The Oystercatcher (Haematopus ostralegus), in Faroese Tjaldur, is the national bird of the Faroe Islands.
It is a common breeding bird in heathland. When walking in uninhabited areas during summer you are likely to encounter several of these striking black and white birds with their red bills.
If you get too close the nest the parent birds will try to chaser you away.

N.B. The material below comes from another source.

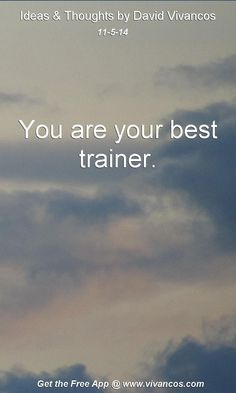 "November 5th 2014 Idea, ""You are your best trainer.""  https://www.youtube.com/watch?v=4BmG9_eyxAU"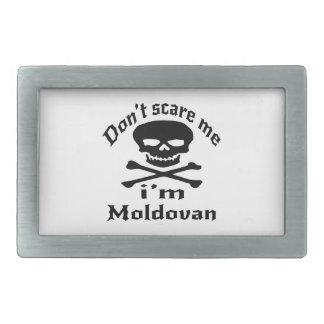 Do Not Scare Me I Am Moldovan Belt Buckle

Try to leave the nesting area right away in order to disturb the birds as little as possible.
Due to the Oystercatcher’s ability and willingness to protect their nesting area shorebirds and other small birds like to breed in the vicinity of the Oystercather’s nest as it means additional protection for them.
It brings great joy to many Faroese people when the first Oystercatchers of the year are seen and maybe especially heard.
On the 12th of March, the people of the Faroe Islands celebrate Grækarismessa (St Gregory's Day), which means, among other things, that the Oystercatchers have arrived and summer is at hand.
The Oystercatcher became the symbol of the Faroese National hero Nólsoyar Páll (Páll Poulsen Nolsøe, 1766-1809) who used it in his famous allegorical ballad “Fuglakvæði” (The Birds Ballad).
Nólsoyar Páll was a gifted poet known all over the Faroe Islands for his satirical ballads. In Fuglakvæði the birds of prey symbolise the oppressive Danish officials while the Oystercather is defender of the lesser birds - the Faroese people.
And the poet himself warns the smaller birds of the birds of prey in the guise of an oystercatcher.